Задание >> Продолжите интервью с Владимиром Меньшовым о его режиссерской работе, начав сразу после последней приведенной реплики.

Фрагмент документа >>
Гордон: Добрый день, Владимир Валентинович, хорошо тут у вас на подмосковной даче! Зрительская и актерская оценки режиссерской работы нередко, как известно, расходятся, но вас чаша сия миновала. Блистательная Людмила Гурченко, например, говорила мне, что такого режиссера, как вы, в ее жизни вообще не было и съемки в картине «Любовь и голуби» она считает своим профессиональным счастьем…

Владимир Меньшов: (Улыбается). Хорошо, что это сказали вы, а не я, и теперь признание Гурченко зафиксировано документально. Людмила Марковна — человек настроения, ее позиция переменчива… Когда мы закончили фильм, состоялся взаимный обмен восторгами, потом даже в каком-то антрепризном спектакле играли и вроде в неплохих отношениях находились, но, когда вышла ее книга — продолжение «Аплодисментов» «Люся, стоп!», — я вдруг прочел там, что Меньшов сложный, иной раз пройдет мимо и не поздоровается. Что-то в этом портрете я себя не узнал. Может, Людмила Марковна с кем-то меня перепутала — во всяком случае, иногда начинало казаться, что это она не здоровается и мимо проходит. Как бы там ни было, мне очень лестно услышать такой отзыв Гурченко, потому что она действительно большая актриса и ее оценка для меня, безусловно, важна.

— Как режиссер вы сняли всего пять картин, но зато каких! «Розыгрыш», «Москва слезам не верит», «Любовь и голуби», «Ширли-мырли» и «Зависть богов» — фантастика! Все эти фильмы стали событием в истории советского и постсоветского кинематографа, но, конечно же, главным в сознании масс остается «Москва слезам не верит»… Пролейте свет: это правда, что сценарий Валентина Черныха показывали до вас многим маститым режиссерам, но история заводской девчонки никого из них не вдохновила?

— (Задумчиво). Было так… Обычно сценарий заказывает киностудия, причем под конкретного режиссера, который хочет определенную картину снимать, а тогда придумали новую, экспериментальную форму работы: сценарная студия — существовала такая! — заключала договора с хорошими сценаристами, которые писали то, что хотят, а уж она бралась куда-то продать плоды их труда. Готовый текст Черныха лежал на этой студии…

— …и его не могли пристроить?

Записи о пространственных отношениях

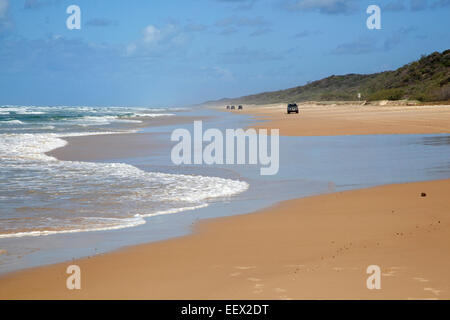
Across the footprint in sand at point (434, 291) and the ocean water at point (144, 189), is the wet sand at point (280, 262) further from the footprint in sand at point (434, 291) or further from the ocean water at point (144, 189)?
the ocean water at point (144, 189)

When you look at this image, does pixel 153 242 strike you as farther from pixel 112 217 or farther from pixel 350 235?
pixel 350 235

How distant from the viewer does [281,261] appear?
529cm

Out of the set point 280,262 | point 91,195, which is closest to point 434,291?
point 280,262

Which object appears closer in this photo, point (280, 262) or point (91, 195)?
point (280, 262)

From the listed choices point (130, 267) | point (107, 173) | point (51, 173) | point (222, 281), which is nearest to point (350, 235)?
point (222, 281)

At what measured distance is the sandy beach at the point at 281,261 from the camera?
174 inches

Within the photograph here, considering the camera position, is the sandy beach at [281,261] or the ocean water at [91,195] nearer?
the sandy beach at [281,261]

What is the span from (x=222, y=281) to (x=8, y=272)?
2182mm

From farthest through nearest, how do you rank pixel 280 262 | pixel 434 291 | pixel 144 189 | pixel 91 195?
1. pixel 144 189
2. pixel 91 195
3. pixel 280 262
4. pixel 434 291

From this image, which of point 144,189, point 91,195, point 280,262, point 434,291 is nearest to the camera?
point 434,291

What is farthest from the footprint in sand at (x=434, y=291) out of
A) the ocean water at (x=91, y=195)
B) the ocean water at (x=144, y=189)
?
the ocean water at (x=91, y=195)

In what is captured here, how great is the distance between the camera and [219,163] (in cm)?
1457

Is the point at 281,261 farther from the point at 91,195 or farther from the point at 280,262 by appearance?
the point at 91,195

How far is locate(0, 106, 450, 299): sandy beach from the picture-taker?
441 cm
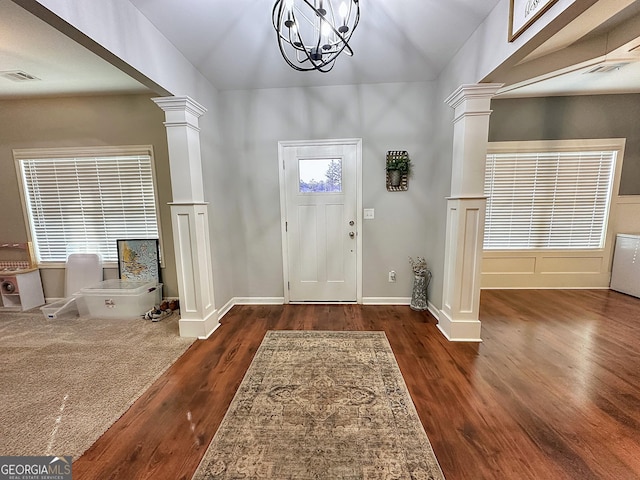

Письменный ответ >>
— Ну как — наверное, в конце концов, пристроили бы. Валентин утверждает, что он свое детище никому не показывал, но я, честно говоря, слышал обратное…

Этот сценарий был подготовлен на конкурс картин о Москве, где получил третью премию — первые две вообще не присуждались (по-видимому, конкурс все-таки провалился). Ну а потом просто звезды удачно сошлись… Так, кстати, было и с моим первым актерским фильмом, определившим, переменившим мою судьбу. Я был уже взрослым, сложившимся человеком, но все что-то не получалось, как-то не складывалось, и вдруг, как раз в тот момент, когда я только о режиссуре думал, а о своей актерской составляющей подзабыл, последовало приглашение на главную роль.

До этого я снялся у своего друга Александра Павловского в Одессе — он позвал меня на главную роль в комедию «Счастливый Кукушкин». Это была его вгиковская дипломная работа — три части всего, но она оказалась суперудачной. На самом первом кинофестивале «Молодость-71» — сейчас он очень мощно раскручен! — картина получила Гран-при, кто-то меня там подметил и порекомендовал режиссеру Сахарову — в итоге я оказался у него в главной роли в фильме «Человек на своем месте». Это был не только мой дебют в большом кино, но и Валентина Черныха, и, похоже, я очень удачно попал в образ, что совсем не легко. По большому счету, все герои Черныха немножко американские — он оттуда их взял. Особенно это относится к «человеку на своем месте», балансирующему на грани: еще чуть-чуть и, если не добавить какой-то кусочек хвоста черта, получится хам, наглец…

«После таких розыгрышей, как в римейке на мой фильм, только самоубийством кончать»

— Берясь за сценарий мелодрамы «Москва слезам не верит», вы понимали, что можете снять классный фильм?

— Врать не буду — не понимал. Я был еще неопытен как режиссер…

— …несмотря на то, что за плечами был «Розыгрыш»?

— Да, но «Розыгрыш» я выбирал не сам. Вообще-то, у начинающего режиссера другого пути практически не бывает: все равно первая картина — это то, что тебе дают.

— Получился, однако, прекрасный фильм…

— Начиная над ним работу, я мучился. Помню, как перед первым съемочным днем всю ночь ходил по кухне…

— …шестиметровой?

— Да (улыбается), кухонька была крохотной. Раздумывая, что совершаю и «соскочить» мне все-таки или нет, две пачки сигарет выкурил… Хорошо, что оказался воспитан правильно, хотя в дальнейшем немало в связи с этим наделал глупостей. Я понимал (и до сих пор понимаю), что каждый фильм — ответственный шаг, и меня всегда удивляли ребята, которые относились к первой пробе беспечно: сейчас, дескать, это сниму, потом то, а затем уже перейду к настоящему…

— Репетиции не бывает?

— В режиссуре — нет. С детства я был очень взыскателен, а мой учитель Михаил Ромм это во мне развил, и Школа-студия МХАТ только добавила. Искусство, которым я занимаюсь, — крайне серьезное дело, поэтому буквально накануне съемок я собирался от «Розыгрыша» отказаться: это все-таки не мое, не то, к чему лежала душа… Хотя, по большому счету, ну что я там выстрадал? Сейчас, задним числом, понимаю: ни черта подобного еще не было, однако меня терзали сомнения: как это — снимать, не зная ни школы, ни школьников, ни их проблем?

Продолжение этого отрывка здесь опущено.